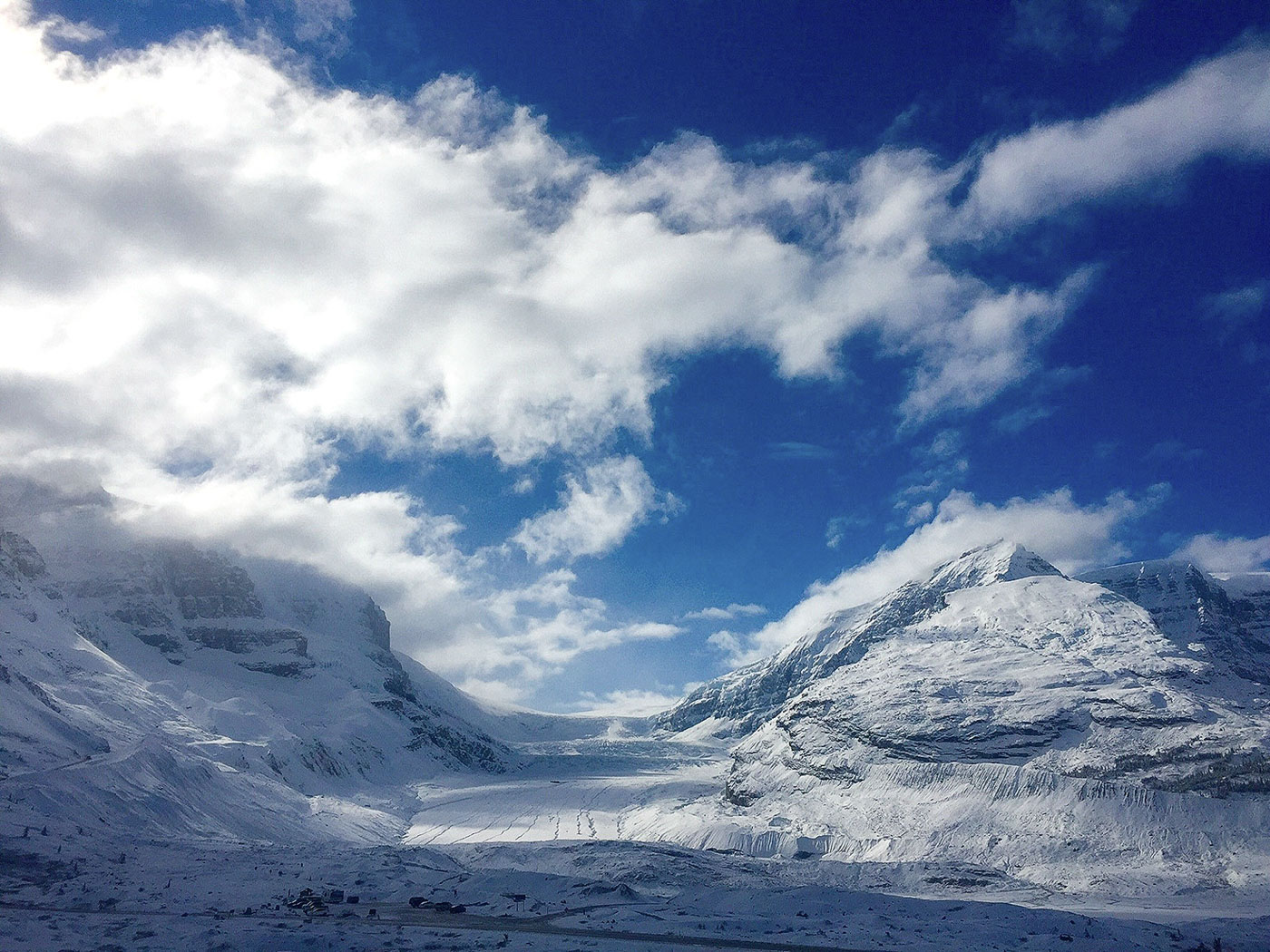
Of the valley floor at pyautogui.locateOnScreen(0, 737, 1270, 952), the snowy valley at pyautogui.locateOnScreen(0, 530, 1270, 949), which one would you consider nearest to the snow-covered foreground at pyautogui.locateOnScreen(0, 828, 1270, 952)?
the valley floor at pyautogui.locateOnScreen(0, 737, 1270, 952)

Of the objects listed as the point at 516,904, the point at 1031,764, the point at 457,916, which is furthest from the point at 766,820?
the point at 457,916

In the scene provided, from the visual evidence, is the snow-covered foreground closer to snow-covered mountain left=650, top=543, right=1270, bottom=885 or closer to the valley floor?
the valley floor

-----

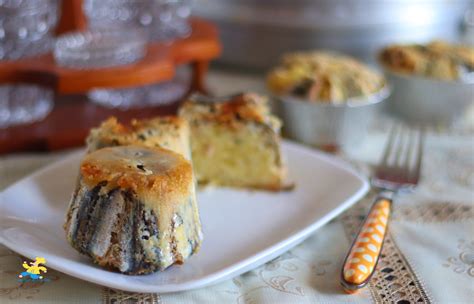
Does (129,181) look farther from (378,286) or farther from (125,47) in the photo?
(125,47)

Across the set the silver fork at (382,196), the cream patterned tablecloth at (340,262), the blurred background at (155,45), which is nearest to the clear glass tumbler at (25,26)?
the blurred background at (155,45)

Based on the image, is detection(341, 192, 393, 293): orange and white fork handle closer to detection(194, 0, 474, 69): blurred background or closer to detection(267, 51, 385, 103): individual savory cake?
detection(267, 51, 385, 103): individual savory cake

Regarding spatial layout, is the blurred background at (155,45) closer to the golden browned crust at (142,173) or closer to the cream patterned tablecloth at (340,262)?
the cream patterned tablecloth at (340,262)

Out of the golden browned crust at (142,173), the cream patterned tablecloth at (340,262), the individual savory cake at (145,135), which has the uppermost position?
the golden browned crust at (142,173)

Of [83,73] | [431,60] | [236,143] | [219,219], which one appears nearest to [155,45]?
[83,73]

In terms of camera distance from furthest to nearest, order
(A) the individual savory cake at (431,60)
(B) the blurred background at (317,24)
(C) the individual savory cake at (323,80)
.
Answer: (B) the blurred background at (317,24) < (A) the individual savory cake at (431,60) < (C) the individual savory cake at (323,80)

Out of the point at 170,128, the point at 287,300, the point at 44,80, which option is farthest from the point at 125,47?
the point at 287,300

-----

[What you have to do] Please count the lines in the records above that contain the string "point" and reply with the number alone.

[Task solution] 4